- Aim:
Rewrite the listing below, swapping each "fire truck" for "fire engine" and keeping every other character the same.

### Dataset ###

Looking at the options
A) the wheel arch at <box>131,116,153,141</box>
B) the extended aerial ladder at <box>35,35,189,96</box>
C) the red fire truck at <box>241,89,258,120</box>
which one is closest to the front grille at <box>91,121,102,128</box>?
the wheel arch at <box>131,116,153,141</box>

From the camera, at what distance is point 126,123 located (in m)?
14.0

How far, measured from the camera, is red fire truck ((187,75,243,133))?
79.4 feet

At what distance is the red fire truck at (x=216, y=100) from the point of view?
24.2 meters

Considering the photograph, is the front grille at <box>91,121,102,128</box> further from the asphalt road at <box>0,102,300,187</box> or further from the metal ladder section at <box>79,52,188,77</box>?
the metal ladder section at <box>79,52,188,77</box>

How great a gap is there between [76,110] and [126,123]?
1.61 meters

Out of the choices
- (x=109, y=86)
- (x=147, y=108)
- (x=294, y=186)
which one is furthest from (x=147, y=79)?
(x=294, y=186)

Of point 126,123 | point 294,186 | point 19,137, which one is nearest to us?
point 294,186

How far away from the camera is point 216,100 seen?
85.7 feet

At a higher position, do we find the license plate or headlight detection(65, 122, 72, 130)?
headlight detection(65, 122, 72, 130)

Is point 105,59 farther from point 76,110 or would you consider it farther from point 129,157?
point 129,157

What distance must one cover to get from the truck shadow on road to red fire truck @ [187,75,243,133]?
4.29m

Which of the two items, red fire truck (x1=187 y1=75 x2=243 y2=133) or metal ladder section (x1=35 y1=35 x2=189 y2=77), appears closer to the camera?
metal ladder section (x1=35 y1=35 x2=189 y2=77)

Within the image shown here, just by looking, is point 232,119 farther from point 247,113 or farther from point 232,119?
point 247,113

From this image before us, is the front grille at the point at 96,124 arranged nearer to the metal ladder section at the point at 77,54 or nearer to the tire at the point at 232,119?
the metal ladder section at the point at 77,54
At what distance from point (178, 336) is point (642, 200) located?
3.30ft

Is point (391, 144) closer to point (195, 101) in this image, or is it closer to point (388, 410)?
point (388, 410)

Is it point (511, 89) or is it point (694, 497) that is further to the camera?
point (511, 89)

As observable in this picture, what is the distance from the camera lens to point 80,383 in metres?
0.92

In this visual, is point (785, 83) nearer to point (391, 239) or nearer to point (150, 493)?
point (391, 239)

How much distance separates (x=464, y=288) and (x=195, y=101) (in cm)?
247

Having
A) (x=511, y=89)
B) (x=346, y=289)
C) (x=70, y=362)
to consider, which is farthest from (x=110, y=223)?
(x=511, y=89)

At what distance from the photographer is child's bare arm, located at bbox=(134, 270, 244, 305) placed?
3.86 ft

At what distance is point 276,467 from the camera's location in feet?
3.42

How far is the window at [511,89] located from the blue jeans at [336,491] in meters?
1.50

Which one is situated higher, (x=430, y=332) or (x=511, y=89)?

###

- Problem solution:
Looking at the options
A) the wheel arch at <box>131,116,153,141</box>
B) the extended aerial ladder at <box>35,35,189,96</box>
C) the red fire engine at <box>241,89,258,120</box>
which one is closest to the front grille at <box>91,121,102,128</box>?
the wheel arch at <box>131,116,153,141</box>

From the camera, at what distance is point 126,123 located (in m)?
14.0

How far, measured from the camera, is red fire engine ((187,75,243,133))?
79.4 feet

At what distance is the red fire engine at (x=216, y=100) from the point of view?
24.2 meters

Considering the photograph, is the front grille at <box>91,121,102,128</box> further from the asphalt road at <box>0,102,300,187</box> or further from the metal ladder section at <box>79,52,188,77</box>?
the metal ladder section at <box>79,52,188,77</box>

How great a gap is there between [76,110] and [126,123]?
1.61 meters

Out of the choices
- (x=109, y=86)
- (x=147, y=108)
- (x=294, y=186)
which one is furthest from (x=147, y=79)?
(x=294, y=186)

Of point 126,123 | point 294,186 | point 19,137, which one is nearest to us?
point 294,186

How far away from the camera is point 216,100 seen?
85.7 feet

At a higher position, do we find the license plate or headlight detection(65, 122, 72, 130)?
headlight detection(65, 122, 72, 130)

Is point 105,59 farther from point 76,110 or would you consider it farther from point 129,157?
point 129,157

What distance must one cover to get from the truck shadow on road to red fire engine @ [187,75,243,133]?
4.29m

Which of the two items, red fire engine (x1=187 y1=75 x2=243 y2=133) or metal ladder section (x1=35 y1=35 x2=189 y2=77), appears closer to the camera?
metal ladder section (x1=35 y1=35 x2=189 y2=77)

Within the image shown here, just by looking, is point 232,119 farther from point 247,113 or farther from point 232,119?
point 247,113

From this image before us, is the front grille at the point at 96,124 arranged nearer to the metal ladder section at the point at 77,54 or nearer to the tire at the point at 232,119?
the metal ladder section at the point at 77,54
At what distance from point (178, 336) is point (642, 200) located?
3.30ft

Is point (391, 144) closer to point (195, 101) in this image, or is it closer to point (388, 410)?
point (388, 410)

Is it point (511, 89) or is it point (694, 497) that is further to the camera?
point (511, 89)

As observable in this picture, what is the distance from the camera lens to point 80,383 in metres?
0.92

In this visual, is point (785, 83) nearer to point (391, 239) or nearer to point (150, 493)?
point (391, 239)

How much distance separates (x=464, y=288) and (x=195, y=101) (in cm)?
247

Having
A) (x=511, y=89)
B) (x=346, y=289)
C) (x=70, y=362)
to consider, which is farthest from (x=110, y=223)?
(x=511, y=89)

At what distance from the photographer is child's bare arm, located at bbox=(134, 270, 244, 305) placed?
3.86 ft

At what distance is point 276,467 from the camera's location in feet?
3.42

How far is the window at [511,89] located from the blue jeans at [336,491] in meters?
1.50

Which one is situated higher, (x=430, y=332) or (x=511, y=89)?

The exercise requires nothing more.